## EXERCISE REQUIREMENTS:
Set down every entry again word for word, please, but skip the pictures.

________________________________________

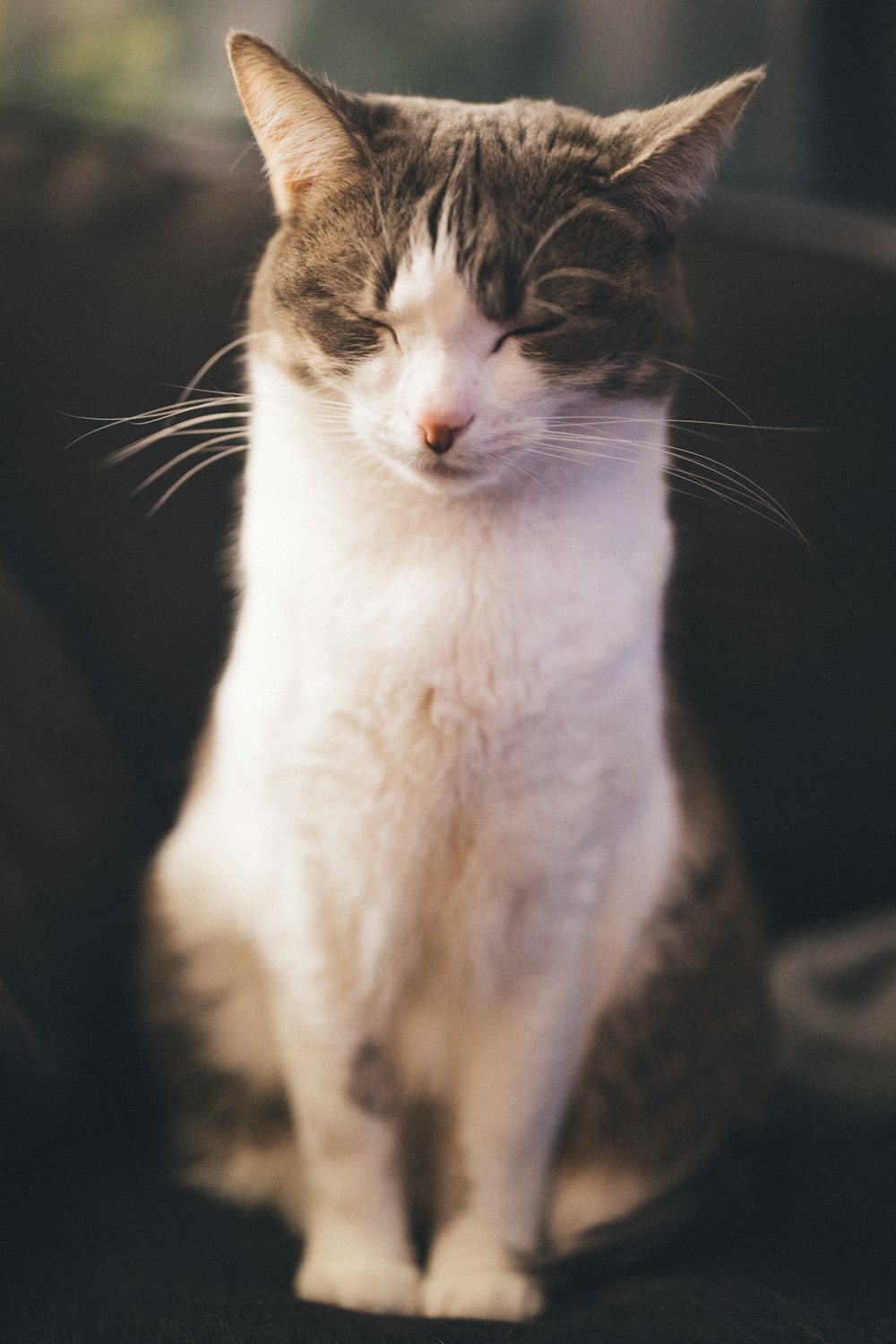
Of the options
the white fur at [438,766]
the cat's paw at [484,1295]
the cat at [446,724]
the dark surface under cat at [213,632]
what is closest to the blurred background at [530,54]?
the dark surface under cat at [213,632]

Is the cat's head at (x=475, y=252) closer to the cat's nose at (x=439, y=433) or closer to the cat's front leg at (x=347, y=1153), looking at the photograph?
the cat's nose at (x=439, y=433)

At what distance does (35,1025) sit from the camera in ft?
2.69

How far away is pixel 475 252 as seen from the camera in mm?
668

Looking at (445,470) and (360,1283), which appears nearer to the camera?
(445,470)

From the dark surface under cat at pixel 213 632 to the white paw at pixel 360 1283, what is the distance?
0.10 ft

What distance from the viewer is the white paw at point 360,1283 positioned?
2.68 feet

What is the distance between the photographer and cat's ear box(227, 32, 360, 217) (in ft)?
2.22

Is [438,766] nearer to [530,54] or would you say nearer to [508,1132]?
[508,1132]

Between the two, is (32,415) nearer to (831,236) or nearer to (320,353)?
(320,353)

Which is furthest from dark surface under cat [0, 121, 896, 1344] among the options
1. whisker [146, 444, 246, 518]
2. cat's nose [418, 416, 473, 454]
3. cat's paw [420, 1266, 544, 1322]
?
cat's nose [418, 416, 473, 454]

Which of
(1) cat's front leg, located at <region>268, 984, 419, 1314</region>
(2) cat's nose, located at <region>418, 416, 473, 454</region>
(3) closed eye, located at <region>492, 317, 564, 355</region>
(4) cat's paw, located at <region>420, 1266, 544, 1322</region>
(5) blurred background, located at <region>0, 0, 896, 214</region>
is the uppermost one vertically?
(5) blurred background, located at <region>0, 0, 896, 214</region>

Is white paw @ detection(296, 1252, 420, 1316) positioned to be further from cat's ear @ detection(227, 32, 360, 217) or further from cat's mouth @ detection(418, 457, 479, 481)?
cat's ear @ detection(227, 32, 360, 217)

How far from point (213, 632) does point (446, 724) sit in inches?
19.4

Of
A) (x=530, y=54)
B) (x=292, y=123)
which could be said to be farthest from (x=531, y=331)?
(x=530, y=54)
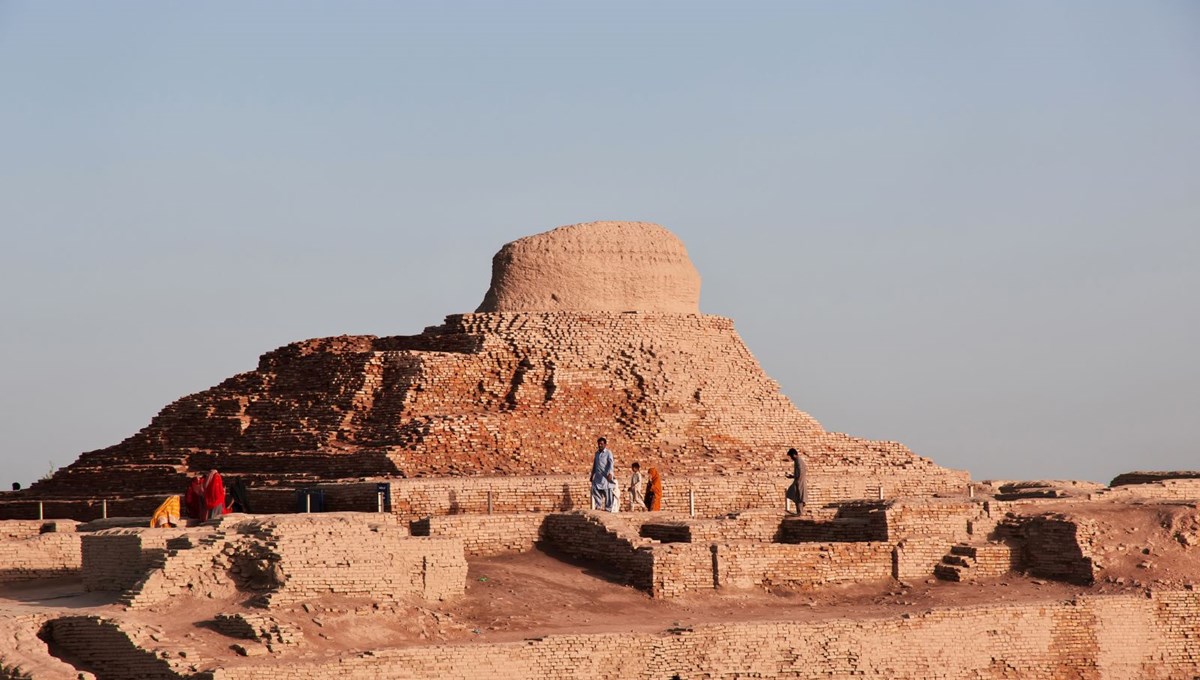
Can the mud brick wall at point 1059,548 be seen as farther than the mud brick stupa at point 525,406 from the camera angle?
No

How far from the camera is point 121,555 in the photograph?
2048 cm

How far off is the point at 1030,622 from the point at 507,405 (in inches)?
465

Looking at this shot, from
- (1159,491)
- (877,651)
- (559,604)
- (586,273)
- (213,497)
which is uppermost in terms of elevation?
(586,273)

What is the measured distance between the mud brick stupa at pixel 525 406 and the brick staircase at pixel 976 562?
4975mm

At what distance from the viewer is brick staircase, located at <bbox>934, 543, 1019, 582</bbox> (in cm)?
Result: 2444

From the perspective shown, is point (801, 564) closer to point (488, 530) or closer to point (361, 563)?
point (488, 530)

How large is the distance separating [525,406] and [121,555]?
11841mm

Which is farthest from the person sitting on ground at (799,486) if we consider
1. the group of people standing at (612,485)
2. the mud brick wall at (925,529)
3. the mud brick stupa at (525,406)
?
the mud brick stupa at (525,406)

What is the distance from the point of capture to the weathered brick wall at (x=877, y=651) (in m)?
18.3

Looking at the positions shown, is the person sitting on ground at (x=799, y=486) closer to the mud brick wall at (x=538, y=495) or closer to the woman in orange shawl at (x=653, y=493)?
the woman in orange shawl at (x=653, y=493)

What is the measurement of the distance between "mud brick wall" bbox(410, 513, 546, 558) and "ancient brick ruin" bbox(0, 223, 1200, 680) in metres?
0.04

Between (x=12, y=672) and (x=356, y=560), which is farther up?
(x=356, y=560)

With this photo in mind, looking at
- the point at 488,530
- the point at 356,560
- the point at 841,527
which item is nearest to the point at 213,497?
the point at 488,530

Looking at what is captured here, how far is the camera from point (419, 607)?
20.1 m
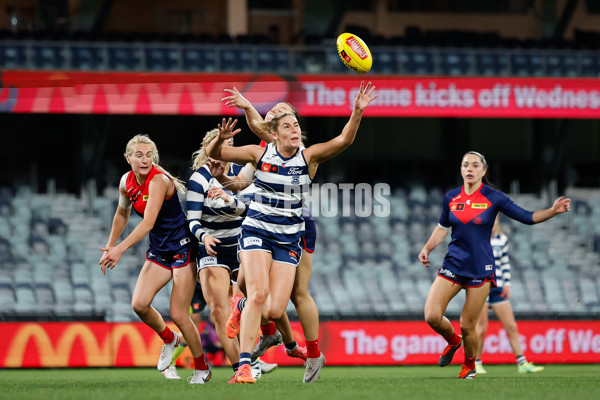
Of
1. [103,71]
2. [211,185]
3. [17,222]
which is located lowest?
[17,222]

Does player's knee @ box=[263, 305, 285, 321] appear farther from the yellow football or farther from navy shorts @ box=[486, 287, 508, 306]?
navy shorts @ box=[486, 287, 508, 306]

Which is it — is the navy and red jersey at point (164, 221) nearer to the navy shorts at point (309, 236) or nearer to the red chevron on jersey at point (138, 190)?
the red chevron on jersey at point (138, 190)

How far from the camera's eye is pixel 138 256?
1884 cm

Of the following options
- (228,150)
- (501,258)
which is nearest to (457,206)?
(228,150)

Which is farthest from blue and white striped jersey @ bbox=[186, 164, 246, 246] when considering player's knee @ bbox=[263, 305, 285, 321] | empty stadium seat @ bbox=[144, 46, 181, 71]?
empty stadium seat @ bbox=[144, 46, 181, 71]

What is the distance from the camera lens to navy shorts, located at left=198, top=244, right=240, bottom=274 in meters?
9.31

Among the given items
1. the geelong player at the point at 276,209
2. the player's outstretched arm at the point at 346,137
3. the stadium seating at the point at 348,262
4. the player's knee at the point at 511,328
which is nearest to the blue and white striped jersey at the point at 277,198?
the geelong player at the point at 276,209

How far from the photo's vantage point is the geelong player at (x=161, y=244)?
8766 mm

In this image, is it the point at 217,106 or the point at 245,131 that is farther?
the point at 245,131

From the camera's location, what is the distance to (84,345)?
570 inches

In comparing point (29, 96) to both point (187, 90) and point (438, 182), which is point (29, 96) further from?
point (438, 182)

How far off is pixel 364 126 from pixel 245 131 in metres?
3.38

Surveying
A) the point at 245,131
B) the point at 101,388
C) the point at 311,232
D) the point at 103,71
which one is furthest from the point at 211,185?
the point at 245,131

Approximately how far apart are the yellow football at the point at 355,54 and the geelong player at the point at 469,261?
1.66m
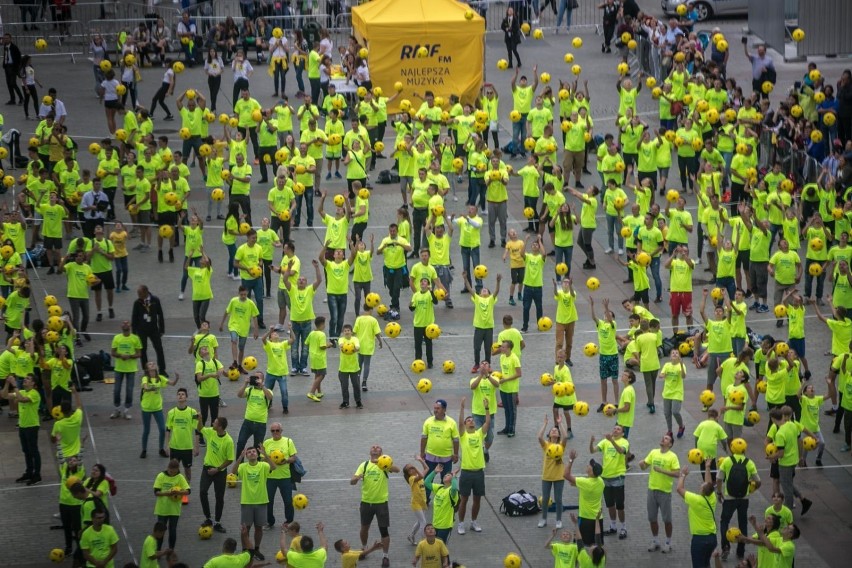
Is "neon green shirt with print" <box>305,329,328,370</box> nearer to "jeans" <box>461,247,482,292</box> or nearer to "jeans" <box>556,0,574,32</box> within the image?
"jeans" <box>461,247,482,292</box>

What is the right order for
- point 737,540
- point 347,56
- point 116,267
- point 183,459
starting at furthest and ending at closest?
point 347,56, point 116,267, point 183,459, point 737,540

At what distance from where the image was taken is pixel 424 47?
35531 mm

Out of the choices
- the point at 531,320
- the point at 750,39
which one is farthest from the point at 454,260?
the point at 750,39

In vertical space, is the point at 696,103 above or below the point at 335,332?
above

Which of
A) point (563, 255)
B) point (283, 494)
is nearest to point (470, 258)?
point (563, 255)

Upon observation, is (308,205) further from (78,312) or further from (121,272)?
(78,312)

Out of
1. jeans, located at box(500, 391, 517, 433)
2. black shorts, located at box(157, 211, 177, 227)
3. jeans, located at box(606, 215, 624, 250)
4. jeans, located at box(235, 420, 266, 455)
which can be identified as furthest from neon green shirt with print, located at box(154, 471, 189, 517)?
jeans, located at box(606, 215, 624, 250)

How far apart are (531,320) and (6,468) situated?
885 cm

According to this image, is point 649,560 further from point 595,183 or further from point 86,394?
point 595,183

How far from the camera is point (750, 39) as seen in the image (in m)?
42.2

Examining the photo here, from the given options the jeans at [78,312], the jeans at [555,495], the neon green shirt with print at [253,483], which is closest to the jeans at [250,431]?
the neon green shirt with print at [253,483]

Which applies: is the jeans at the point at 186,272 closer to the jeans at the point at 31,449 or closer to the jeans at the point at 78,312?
the jeans at the point at 78,312

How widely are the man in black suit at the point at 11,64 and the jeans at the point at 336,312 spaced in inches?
589

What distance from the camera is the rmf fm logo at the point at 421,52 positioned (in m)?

________________________________________

## SOLUTION BELOW:
Of the options
the white fur at [438,766]
the cat's paw at [484,1295]
the cat at [446,724]
the dark surface under cat at [213,632]
what is closest to the blurred background at [530,54]?
the dark surface under cat at [213,632]

Is the cat's head at (x=475, y=252) closer to the cat's nose at (x=439, y=433) or closer to the cat's front leg at (x=347, y=1153), looking at the photograph?
the cat's nose at (x=439, y=433)

At what distance does (35,1025) sit from the camera in ft?
2.69

How far away is pixel 475 252 as seen from the camera in mm?
668

Looking at (445,470) and (360,1283), which appears nearer to the camera?
(445,470)

From the dark surface under cat at pixel 213 632 to the white paw at pixel 360 1283, what is the distance?
0.10 ft

What distance from the viewer is the white paw at point 360,1283 positioned?
2.68 feet

What is the distance between the photographer and cat's ear box(227, 32, 360, 217) (in ft)?
2.22

Is [438,766] nearer to [530,54] or would you say nearer to [508,1132]?
[508,1132]

Between the two, is (32,415) nearer to (831,236) or nearer to (320,353)?
(320,353)

Which is furthest from dark surface under cat [0, 121, 896, 1344] among the options
1. whisker [146, 444, 246, 518]
2. cat's nose [418, 416, 473, 454]
3. cat's paw [420, 1266, 544, 1322]
?
cat's nose [418, 416, 473, 454]

Which of
(1) cat's front leg, located at <region>268, 984, 419, 1314</region>
(2) cat's nose, located at <region>418, 416, 473, 454</region>
(3) closed eye, located at <region>492, 317, 564, 355</region>
(4) cat's paw, located at <region>420, 1266, 544, 1322</region>
(5) blurred background, located at <region>0, 0, 896, 214</region>
is the uppermost one vertically?
(5) blurred background, located at <region>0, 0, 896, 214</region>

Is white paw @ detection(296, 1252, 420, 1316) positioned to be further from cat's ear @ detection(227, 32, 360, 217) or further from cat's mouth @ detection(418, 457, 479, 481)?
cat's ear @ detection(227, 32, 360, 217)

How far from point (213, 632) does point (446, 724) sit in inches?
19.4

Of
A) (x=530, y=54)
B) (x=292, y=123)
which could be said to be farthest from (x=531, y=331)?
(x=530, y=54)
Can the mud brick wall at point 1059,548 be seen as farther than the mud brick stupa at point 525,406 from the camera angle?
No

How far from the camera is point 121,555 in the photograph?
2048 cm

How far off is the point at 1030,622 from the point at 507,405 (in inches)?
465

Looking at this shot, from
- (1159,491)
- (877,651)
- (559,604)
- (586,273)
- (213,497)
which is uppermost in terms of elevation?
(586,273)

What is the measured distance between the mud brick stupa at pixel 525 406 and the brick staircase at pixel 976 562?
4975mm

At what distance from the viewer is brick staircase, located at <bbox>934, 543, 1019, 582</bbox> (in cm)?
Result: 2444

From the perspective shown, is point (801, 564) closer to point (488, 530) or closer to point (361, 563)?
point (488, 530)

How large is the distance separating [525,406] and [121,555]?
11841mm

Which is farthest from the person sitting on ground at (799,486) if we consider
1. the group of people standing at (612,485)
2. the mud brick wall at (925,529)
3. the mud brick stupa at (525,406)
?
the mud brick stupa at (525,406)

What is the distance from the point of capture to the weathered brick wall at (x=877, y=651) (in m)?
18.3

Looking at the positions shown, is the person sitting on ground at (x=799, y=486) closer to the mud brick wall at (x=538, y=495) or closer to the woman in orange shawl at (x=653, y=493)?
the woman in orange shawl at (x=653, y=493)

What is the measurement of the distance between "mud brick wall" bbox(410, 513, 546, 558) and "ancient brick ruin" bbox(0, 223, 1200, 680) in metres?
0.04

Between (x=12, y=672) and (x=356, y=560), which is farther up?
(x=356, y=560)

With this photo in mind, looking at
- the point at 488,530
- the point at 356,560
- the point at 841,527
which item is nearest to the point at 213,497?
the point at 488,530

Looking at what is captured here, how far is the camera from point (419, 607)?
20.1 m
Of
1. [103,71]
2. [211,185]
3. [17,222]
which is located lowest?
[17,222]

Does player's knee @ box=[263, 305, 285, 321] appear farther from the yellow football or farther from navy shorts @ box=[486, 287, 508, 306]?
navy shorts @ box=[486, 287, 508, 306]

Which is it — is the navy and red jersey at point (164, 221) nearer to the navy shorts at point (309, 236) or nearer to the red chevron on jersey at point (138, 190)?
the red chevron on jersey at point (138, 190)

How far from the camera's eye is pixel 138 256?
1884 cm

Of the following options
- (228,150)
- (501,258)
which is nearest to (457,206)?
(228,150)

Which is farthest from blue and white striped jersey @ bbox=[186, 164, 246, 246] when considering player's knee @ bbox=[263, 305, 285, 321] | empty stadium seat @ bbox=[144, 46, 181, 71]?
empty stadium seat @ bbox=[144, 46, 181, 71]

What is the distance from the camera lens to navy shorts, located at left=198, top=244, right=240, bottom=274 in meters?
9.31

Among the given items
1. the geelong player at the point at 276,209
2. the player's outstretched arm at the point at 346,137
3. the stadium seating at the point at 348,262
4. the player's knee at the point at 511,328
which is nearest to the blue and white striped jersey at the point at 277,198?
the geelong player at the point at 276,209

How far from the photo's vantage point is the geelong player at (x=161, y=244)?
8766 mm

In this image, is it the point at 217,106 or the point at 245,131 that is farther?
the point at 245,131

From the camera's location, what is the distance to (84,345)?
570 inches

In comparing point (29, 96) to both point (187, 90) and point (438, 182), which is point (29, 96) further from?
point (438, 182)

How far off is pixel 364 126 from pixel 245 131 in metres?
3.38

Surveying
A) the point at 245,131
B) the point at 101,388
C) the point at 311,232
D) the point at 103,71
which one is furthest from the point at 211,185?
the point at 245,131

Approximately how far apart are the yellow football at the point at 355,54 and the geelong player at the point at 469,261?
1.66m
Is "neon green shirt with print" <box>305,329,328,370</box> nearer to "jeans" <box>461,247,482,292</box> or nearer to "jeans" <box>556,0,574,32</box> within the image?
"jeans" <box>461,247,482,292</box>

What is the right order for
- point 737,540
- point 347,56
- point 116,267
- point 183,459
starting at furthest and ending at closest?
point 347,56, point 116,267, point 183,459, point 737,540

At what distance from where the image was taken is pixel 424 47?
35531 mm

Out of the choices
- the point at 531,320
- the point at 750,39
which one is farthest from the point at 454,260?
the point at 750,39

In vertical space, is the point at 696,103 above or below the point at 335,332?
above

Which of
A) point (563, 255)
B) point (283, 494)
is nearest to point (470, 258)?
point (563, 255)

Upon observation, is (308,205) further from (78,312) or further from (121,272)?
(78,312)

Out of
1. jeans, located at box(500, 391, 517, 433)
2. black shorts, located at box(157, 211, 177, 227)
3. jeans, located at box(606, 215, 624, 250)
4. jeans, located at box(235, 420, 266, 455)
which can be identified as furthest from neon green shirt with print, located at box(154, 471, 189, 517)?
jeans, located at box(606, 215, 624, 250)

How far apart are (531,320) and (6,468) situated?
885 cm

According to this image, is point 649,560 further from point 595,183 or further from point 86,394?
point 595,183

How far from the camera is point (750, 39) as seen in the image (in m)?
42.2

Examining the photo here, from the given options the jeans at [78,312], the jeans at [555,495], the neon green shirt with print at [253,483], which is closest to the jeans at [250,431]?
the neon green shirt with print at [253,483]

Which applies: is the jeans at the point at 186,272 closer to the jeans at the point at 31,449 or closer to the jeans at the point at 78,312?
the jeans at the point at 78,312

How widely are the man in black suit at the point at 11,64 and the jeans at the point at 336,312 spaced in inches?
589

What distance from the camera is the rmf fm logo at the point at 421,52 positioned (in m)?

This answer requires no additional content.